**Task input**
---------------
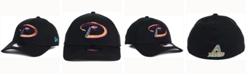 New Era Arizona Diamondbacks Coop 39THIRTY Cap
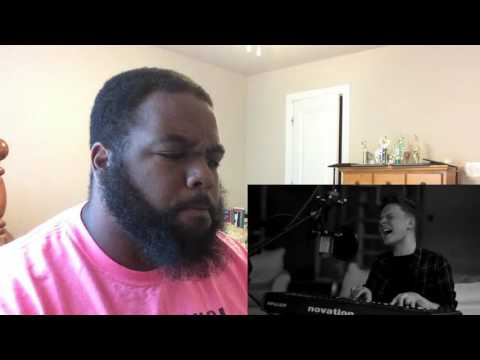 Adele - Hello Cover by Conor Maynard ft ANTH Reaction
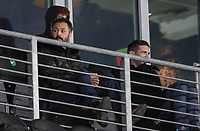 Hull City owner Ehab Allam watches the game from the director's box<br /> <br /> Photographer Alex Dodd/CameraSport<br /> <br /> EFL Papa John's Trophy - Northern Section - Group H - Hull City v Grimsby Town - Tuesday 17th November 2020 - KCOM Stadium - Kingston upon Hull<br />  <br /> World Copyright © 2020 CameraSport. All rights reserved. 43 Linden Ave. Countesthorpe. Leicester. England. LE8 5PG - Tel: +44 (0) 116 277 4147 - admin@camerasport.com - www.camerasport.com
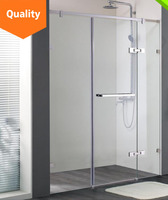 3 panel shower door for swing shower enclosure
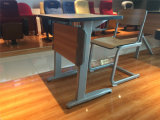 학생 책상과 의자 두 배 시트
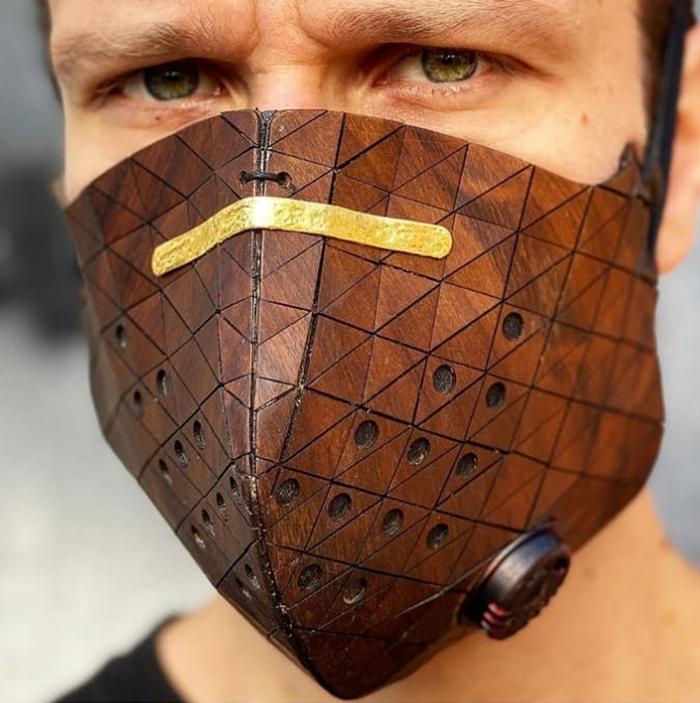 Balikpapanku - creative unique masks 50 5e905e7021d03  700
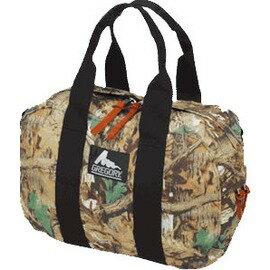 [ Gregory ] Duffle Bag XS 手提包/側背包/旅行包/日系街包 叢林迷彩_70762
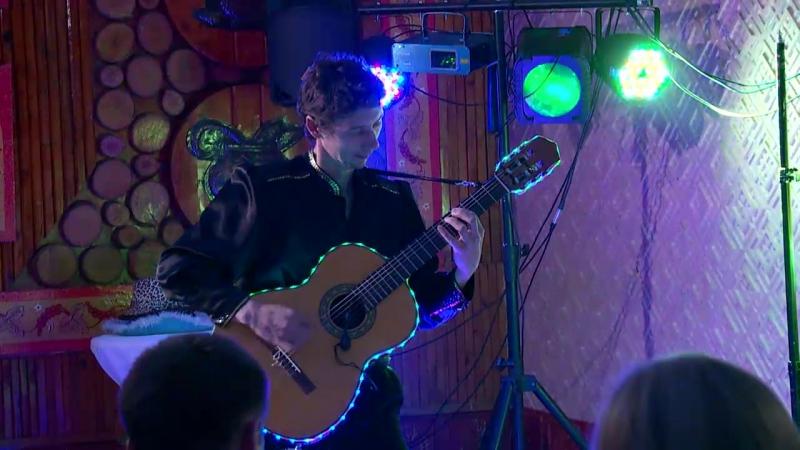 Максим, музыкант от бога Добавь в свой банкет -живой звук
---------------
**Your objective**
Leave the pictures aside. Set down exactly the lines from the one with "Adele - Hello" through the final line of the listing above.

**Answer space**
 Adele - Hello Cover by Conor Maynard ft ANTH Reaction
 Hull City owner Ehab Allam watches the game from the director's box<br /> <br /> Photographer Alex Dodd/CameraSport<br /> <br /> EFL Papa John's Trophy - Northern Section - Group H - Hull City v Grimsby Town - Tuesday 17th November 2020 - KCOM Stadium - Kingston upon Hull<br />  <br /> World Copyright © 2020 CameraSport. All rights reserved. 43 Linden Ave. Countesthorpe. Leicester. England. LE8 5PG - Tel: +44 (0) 116 277 4147 - admin@camerasport.com - www.camerasport.com
 3 panel shower door for swing shower enclosure
 학생 책상과 의자 두 배 시트
 Balikpapanku - creative unique masks 50 5e905e7021d03  700
 [ Gregory ] Duffle Bag XS 手提包/側背包/旅行包/日系街包 叢林迷彩_70762
 Максим, музыкант от бога Добавь в свой банкет -живой звук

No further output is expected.